When $(tests-execstack-$(have-z-execstack)) is added to tests before
it is defined, it is empty. This patch adds it to tests after it is
defined.
[BZ #22998]
* elf/Makefile (tests): Add $(tests-execstack-$(have-z-execstack))
after it is defined.
This looks like a post-exploitation hardening measure: If an attacker is
able to redirect execution flow, they could use that to load a DSO which
contains additional code (or perhaps make the stack executable).
However, the checks are not in the correct place to be effective: If
they are performed before the critical operation, an attacker with
sufficient control over execution flow could simply jump directly to
the code which performs the operation, bypassing the check. The check
would have to be executed unconditionally after the operation and
terminate the process in case a caller violation was detected.
Furthermore, in _dl_check_caller, there was a fallback reading global
writable data (GL(dl_rtld_map).l_map_start and
GL(dl_rtld_map).l_text_end), which could conceivably be targeted by an
attacker to disable the check, too.
Other critical functions (such as system) remain completely
unprotected, so the value of these additional checks does not appear
that large. Therefore this commit removes this functionality.

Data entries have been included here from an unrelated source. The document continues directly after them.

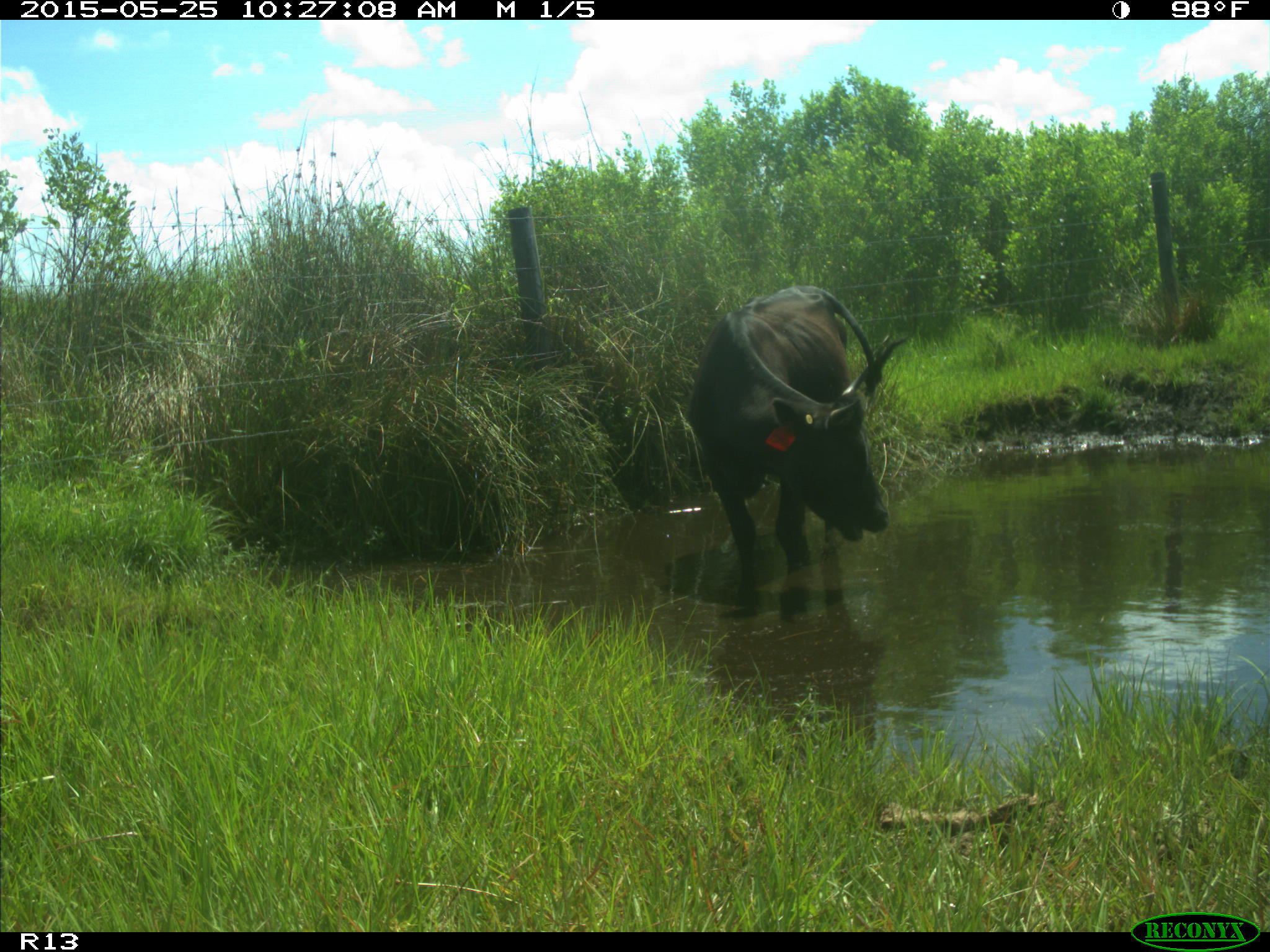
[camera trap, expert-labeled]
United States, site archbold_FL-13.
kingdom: Animalia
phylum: Chordata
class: Mammalia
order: Artiodactyla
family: Bovidae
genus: Bos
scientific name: Bos taurus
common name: domestic cow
Bos taurus (domestic cow).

This commit adds a new _dl_open_hook entry for dlvsym and implements the
function using the existing dl_lookup_symbol_x function supplied by the
dynamic loader.
A new hook variable, _dl_open_hook2, is introduced, which should make
this change suitable for backporting: For old statically linked
binaries, __libc_dlvsym will always return NULL.